Every young person deserves the support that Kevin received from Barrios Unidos to turn his life around. Help us ensure that EVERY young person has that same opportunity.

Posted by: JuliaSM | July 8, 2010 1:49 PM | Report abuse

I watched Kevin's speech and was moved by his passion for helping save the lives of our at-risk youth population. The Youth PROMISE act sounds like a good investment in our future, and something that would provide immediate payback. How do we get the Senate moving on this?

Posted by: tnunnser | July 8, 2010 2:41 PM | Report abuse

@tnunnser : elect more and better democrats and change the unanimous consent rule so the repubs can't simply stall their way through the sessions.

Posted by: srw3 | July 8, 2010 2:50 PM | Report abuse

--"[T]he best the Heritage Foundation could offer was a bit of hand-wringing verging on self-parody about how the act goes against the spirit of federalism."--

Yeah, that quaint old Constitution, again.

Harvard boy has no idea what it is he's trading away, and the ruination it will cause untold people.
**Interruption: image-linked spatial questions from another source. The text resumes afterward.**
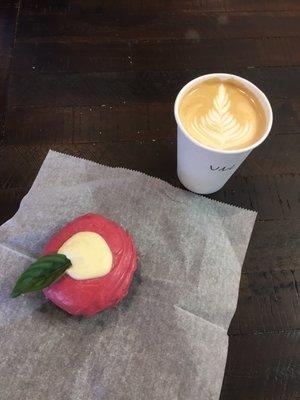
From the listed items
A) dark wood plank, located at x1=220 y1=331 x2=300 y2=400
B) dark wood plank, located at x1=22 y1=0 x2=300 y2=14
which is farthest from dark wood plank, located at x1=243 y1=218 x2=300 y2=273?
dark wood plank, located at x1=22 y1=0 x2=300 y2=14

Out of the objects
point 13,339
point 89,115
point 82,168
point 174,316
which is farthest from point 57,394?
point 89,115

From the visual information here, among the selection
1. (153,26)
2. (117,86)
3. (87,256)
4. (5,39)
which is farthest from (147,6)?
(87,256)

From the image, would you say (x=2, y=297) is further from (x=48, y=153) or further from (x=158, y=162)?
(x=158, y=162)

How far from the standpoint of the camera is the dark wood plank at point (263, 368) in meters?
0.63

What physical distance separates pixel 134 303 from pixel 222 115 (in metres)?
0.39

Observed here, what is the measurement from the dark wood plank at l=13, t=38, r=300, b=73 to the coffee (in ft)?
0.95

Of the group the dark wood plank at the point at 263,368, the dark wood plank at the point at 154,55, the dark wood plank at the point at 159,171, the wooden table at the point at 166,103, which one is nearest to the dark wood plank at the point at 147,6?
the wooden table at the point at 166,103

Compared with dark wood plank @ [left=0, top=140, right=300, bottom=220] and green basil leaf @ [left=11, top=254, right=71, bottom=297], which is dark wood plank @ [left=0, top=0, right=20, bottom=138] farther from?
green basil leaf @ [left=11, top=254, right=71, bottom=297]

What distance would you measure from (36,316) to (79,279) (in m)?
0.12

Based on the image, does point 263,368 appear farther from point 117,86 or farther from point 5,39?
point 5,39

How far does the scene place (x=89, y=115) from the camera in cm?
88

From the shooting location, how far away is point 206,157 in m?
0.65

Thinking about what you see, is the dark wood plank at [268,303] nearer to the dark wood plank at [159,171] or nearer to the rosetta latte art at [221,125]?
the dark wood plank at [159,171]

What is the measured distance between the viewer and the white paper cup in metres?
0.63
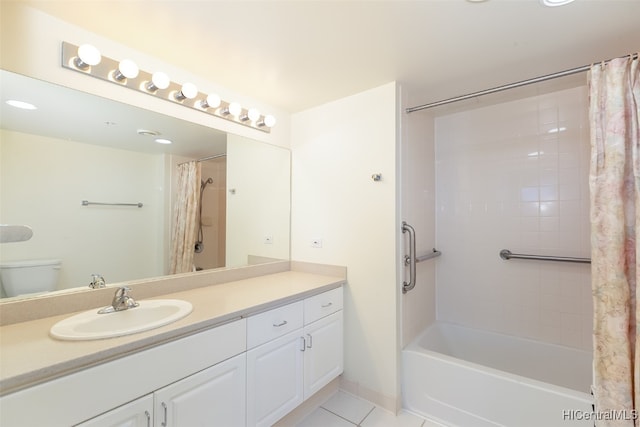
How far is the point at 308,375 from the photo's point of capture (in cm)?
171

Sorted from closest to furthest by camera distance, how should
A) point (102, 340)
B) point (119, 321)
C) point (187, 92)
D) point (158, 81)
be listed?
point (102, 340) < point (119, 321) < point (158, 81) < point (187, 92)

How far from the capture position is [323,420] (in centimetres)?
176

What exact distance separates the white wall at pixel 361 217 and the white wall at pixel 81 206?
1.15 m

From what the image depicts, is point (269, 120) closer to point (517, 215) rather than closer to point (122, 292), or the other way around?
point (122, 292)

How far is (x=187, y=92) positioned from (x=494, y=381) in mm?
2526

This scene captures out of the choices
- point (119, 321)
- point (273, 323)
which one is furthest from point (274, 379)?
point (119, 321)

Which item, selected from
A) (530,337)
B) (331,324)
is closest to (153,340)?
(331,324)

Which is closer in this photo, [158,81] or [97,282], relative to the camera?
[97,282]

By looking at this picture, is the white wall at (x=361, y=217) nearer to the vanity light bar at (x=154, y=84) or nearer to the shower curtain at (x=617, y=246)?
the vanity light bar at (x=154, y=84)

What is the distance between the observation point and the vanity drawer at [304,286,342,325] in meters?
1.73

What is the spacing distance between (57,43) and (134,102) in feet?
1.16

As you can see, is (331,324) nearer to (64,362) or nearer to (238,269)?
(238,269)

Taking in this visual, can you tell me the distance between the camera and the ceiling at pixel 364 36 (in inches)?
47.2

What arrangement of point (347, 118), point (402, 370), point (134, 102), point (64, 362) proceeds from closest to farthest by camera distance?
point (64, 362), point (134, 102), point (402, 370), point (347, 118)
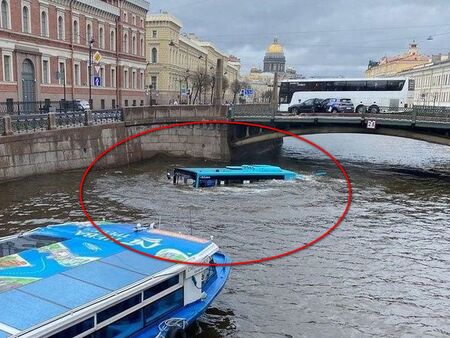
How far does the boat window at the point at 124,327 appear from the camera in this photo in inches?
286

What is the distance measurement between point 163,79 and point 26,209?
62.3m

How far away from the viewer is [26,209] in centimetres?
1931

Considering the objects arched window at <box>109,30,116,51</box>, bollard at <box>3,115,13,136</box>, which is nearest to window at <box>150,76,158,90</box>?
arched window at <box>109,30,116,51</box>

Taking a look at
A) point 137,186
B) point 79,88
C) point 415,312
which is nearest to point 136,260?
point 415,312

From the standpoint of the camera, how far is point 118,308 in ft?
24.4

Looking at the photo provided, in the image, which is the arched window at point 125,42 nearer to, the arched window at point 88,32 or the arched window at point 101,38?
the arched window at point 101,38

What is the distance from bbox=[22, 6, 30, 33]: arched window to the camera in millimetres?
40406

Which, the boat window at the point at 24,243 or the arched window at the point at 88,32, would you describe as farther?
the arched window at the point at 88,32

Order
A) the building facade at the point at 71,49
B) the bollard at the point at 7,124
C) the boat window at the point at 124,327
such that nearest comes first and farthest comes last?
the boat window at the point at 124,327 < the bollard at the point at 7,124 < the building facade at the point at 71,49

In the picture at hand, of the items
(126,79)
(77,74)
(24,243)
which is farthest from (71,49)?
(24,243)

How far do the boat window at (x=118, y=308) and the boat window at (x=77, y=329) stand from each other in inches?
7.0

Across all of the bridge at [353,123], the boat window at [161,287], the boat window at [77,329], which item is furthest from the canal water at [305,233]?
the boat window at [77,329]

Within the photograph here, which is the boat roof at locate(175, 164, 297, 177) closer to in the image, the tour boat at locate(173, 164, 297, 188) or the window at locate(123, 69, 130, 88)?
the tour boat at locate(173, 164, 297, 188)

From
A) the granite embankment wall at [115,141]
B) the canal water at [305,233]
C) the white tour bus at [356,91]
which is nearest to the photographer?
the canal water at [305,233]
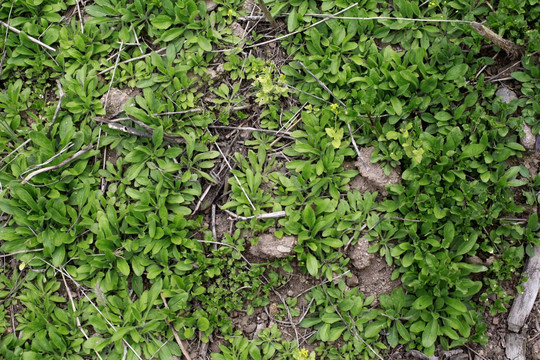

He's on the road to hell, with a fool's grin on his face.

Posted by: msoja | July 8, 2010 3:22 PM | Report abuse

@msoja : I don't believe that keeping kids out of gangs violates the constitution. If it really were unconstitutional, I bet that some enterprising republican would be all over the media letting everyone know about it.

Posted by: srw3 | July 8, 2010 4:13 PM | Report abuse

--"I don't believe that keeping kids out of gangs violates the constitution."--

Well, when you put it like that...

It reveals you don't really have an argument.

From the Heritage link:
YOPS grants are of questionable constitutionality because these grants would fund the routine, day-to-day operations of state and local law enforcement. When Congress subsidizes local law enforcement in this manner, it effectively reassigns to the federal government the powers and responsibilities that fall squarely within the expertise, historical control, and constitutional authority of state and local governments.[ix] The responsibility to combat ordinary crime at the local level belongs wholly, if not exclusively, to state and local governments.
//end cite

But, you know, Harvard boy doesn't care. He's playing with other people's money now, and it makes him feel good about things.

Posted by: msoja | July 8, 2010 4:20 PM | Report abuse

Whether or not the Act is constitutional at the federal level, presumably individual states could decide to pursue their own versions of the Act without waiting for the Senate.

Posted by: tomtildrum | July 8, 2010 6:11 PM | Report abuse

msoja, either Harvard boy doesn't know OR he knows exactly what the most likely (political) effect will be of these "war on poverty" programs.